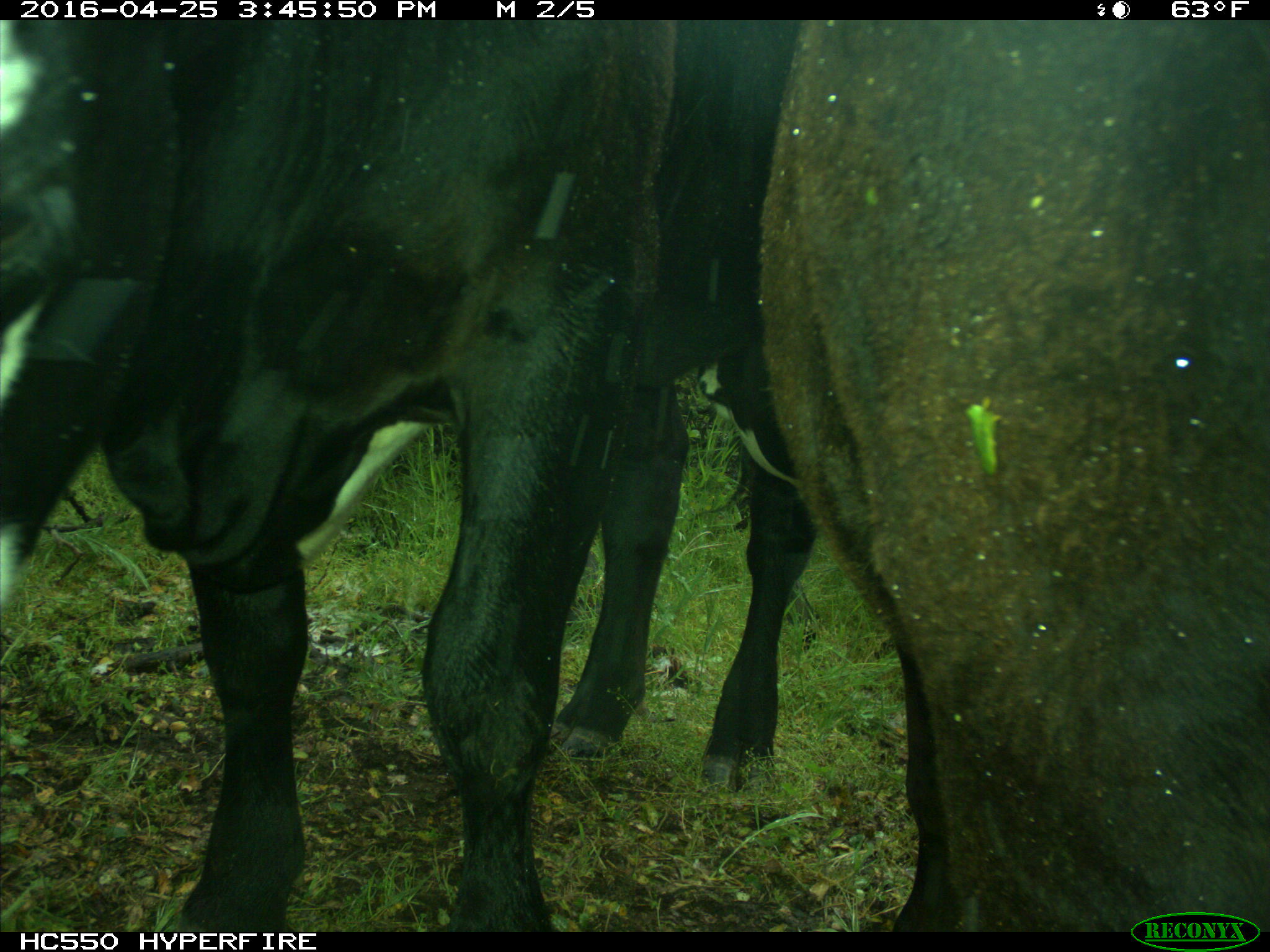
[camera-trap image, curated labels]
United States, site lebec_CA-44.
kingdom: Animalia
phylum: Chordata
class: Mammalia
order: Artiodactyla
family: Bovidae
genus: Bos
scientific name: Bos taurus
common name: domestic cow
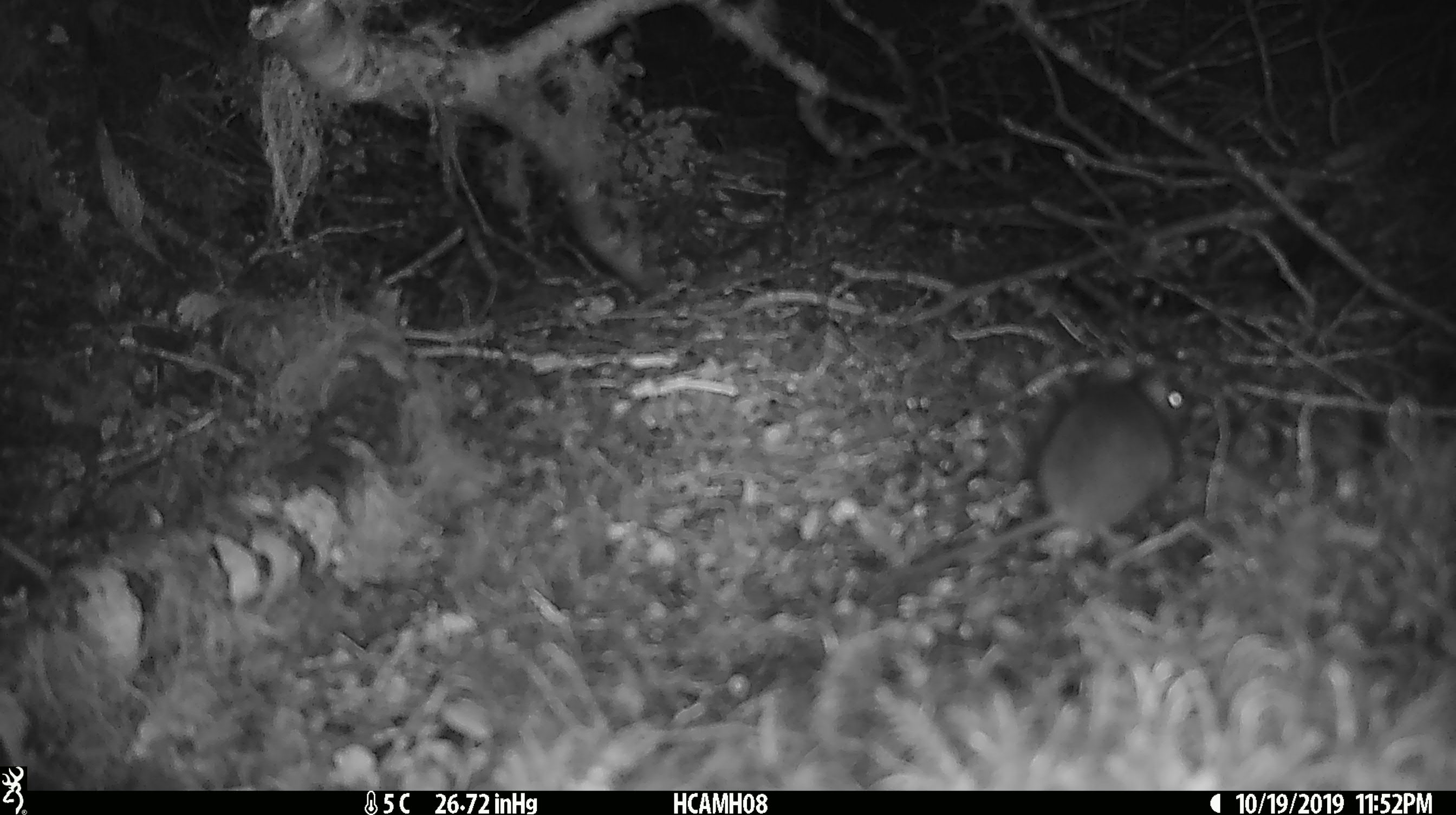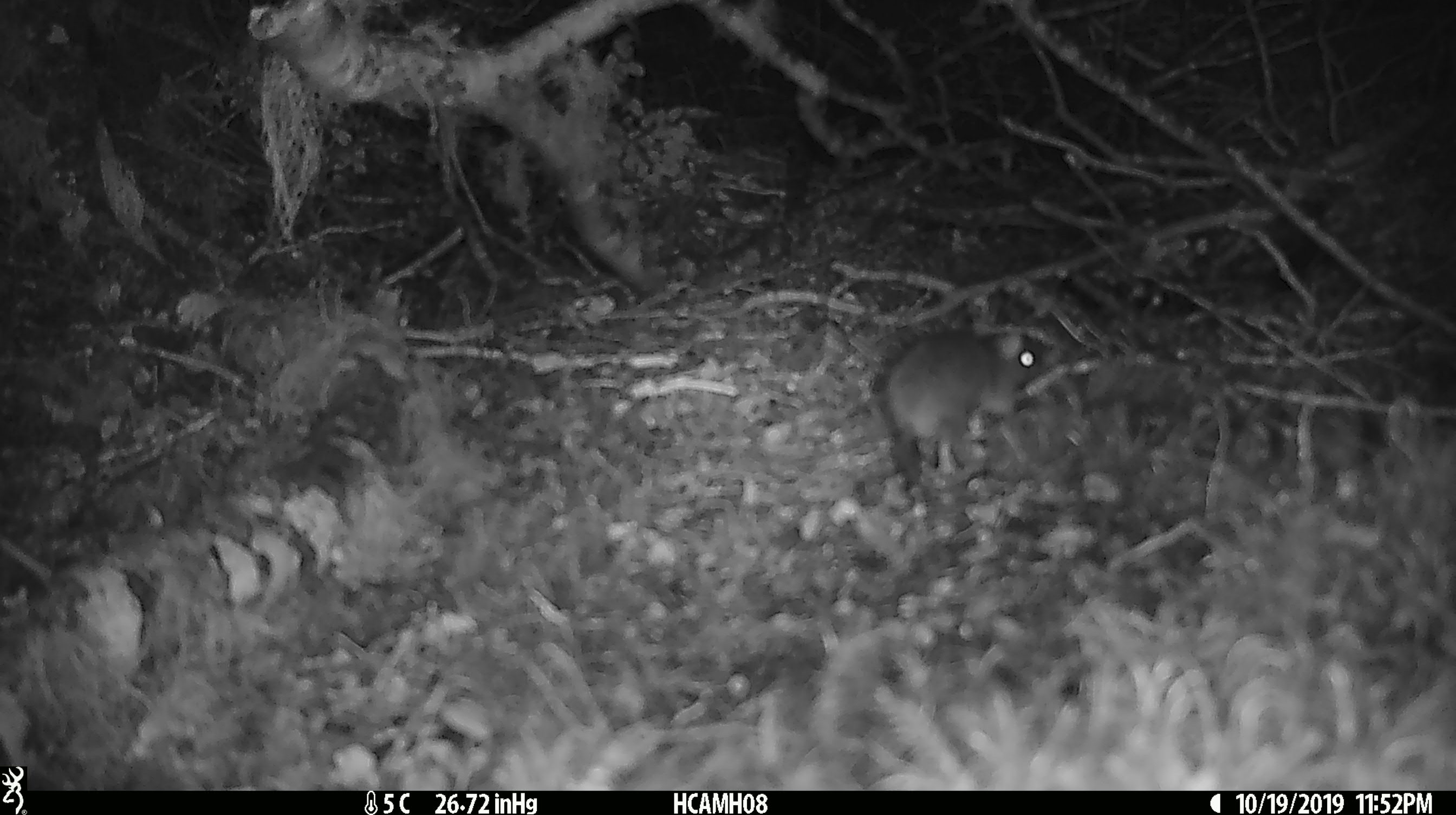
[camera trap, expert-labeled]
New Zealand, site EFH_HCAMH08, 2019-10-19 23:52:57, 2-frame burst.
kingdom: Animalia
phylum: Chordata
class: Mammalia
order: Rodentia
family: Muridae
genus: Mus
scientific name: Mus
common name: mouse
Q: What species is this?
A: Mouse (Mus).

= = = = =

## Your instructions
Copy every entry word for word, but omit the pictures.

## Exercise result
[camera-trap image, curated labels]
United States, site lebec_CA-44.
kingdom: Animalia
phylum: Chordata
class: Mammalia
order: Artiodactyla
family: Bovidae
genus: Bos
scientific name: Bos taurus
common name: domestic cow
[camera trap, expert-labeled]
New Zealand, site EFH_HCAMH08, 2019-10-19 23:52:57, 2-frame burst.
kingdom: Animalia
phylum: Chordata
class: Mammalia
order: Rodentia
family: Muridae
genus: Mus
scientific name: Mus
common name: mouse
Q: What species is this?
A: Mouse (Mus).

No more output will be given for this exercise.